The bonding between players both on the ground and off it was extraordinary during those glorious days of Hyderabad cricket. Later in my career, things changed.
I stood for what I believed to be right, and unfortunately, for my career that is, I also spoke my mind, which wasn't the done thing in those days. There was an incident where the Hyderabad team was sacked after we demanded the coach apologise for abusing and screaming at our captain, who was my best friend and room-mate. The coach never apologised. The captain joined hands with the coach and the administrators and I was made the scapegoat.
After this incident, I saw, from the outside, the game change in Hyderabad. Caps gave way to helmets, the amateur to the professional, and the tremendous team spirit and bonhomie, both on and off the field, to a dog-eat-dog world. I believe it was because both the BCCI and the Hyderabad Cricket Association were in denial about the entry of professionals into the game and refused to define the term "professional" and alter the spirit of the game accordingly.

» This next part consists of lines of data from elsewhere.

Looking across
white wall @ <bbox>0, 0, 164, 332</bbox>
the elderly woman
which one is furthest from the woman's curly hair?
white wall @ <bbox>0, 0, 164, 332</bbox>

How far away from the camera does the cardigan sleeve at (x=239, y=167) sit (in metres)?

In this confusion many an administrator and player slipped into the cesspool of betrayal, corruption and disgrace.
The true old Hyderabad cricket no longer existed, its extraordinary culture and traditions were completely eroded, and for a long time, whenever someone asked me who I had played for, I hid behind "Haryana".
That was till I arrived uninvited to the wedding of the son of my close friend Faiyaz Baig and met all my old boys and reminisced about our glorious days. I dare say there still remains many a player and administrator who can swing Hyderabad cricket on its heels and give it the direction of old, but till that day Hyderabad cricket will rest in my heart and not in my eyes.
Hyderabad has an unlimited and unbelievable pool of talent, and if it can produce Mumtaz, Jaisimha and Laxman once, it can, with proper management and a great dose of zealous love for the game, produce their like again and again.
I know it for I am a Hyderabadi at heart. We fall like any other, but while others remain vanquished, we rise to conquer again.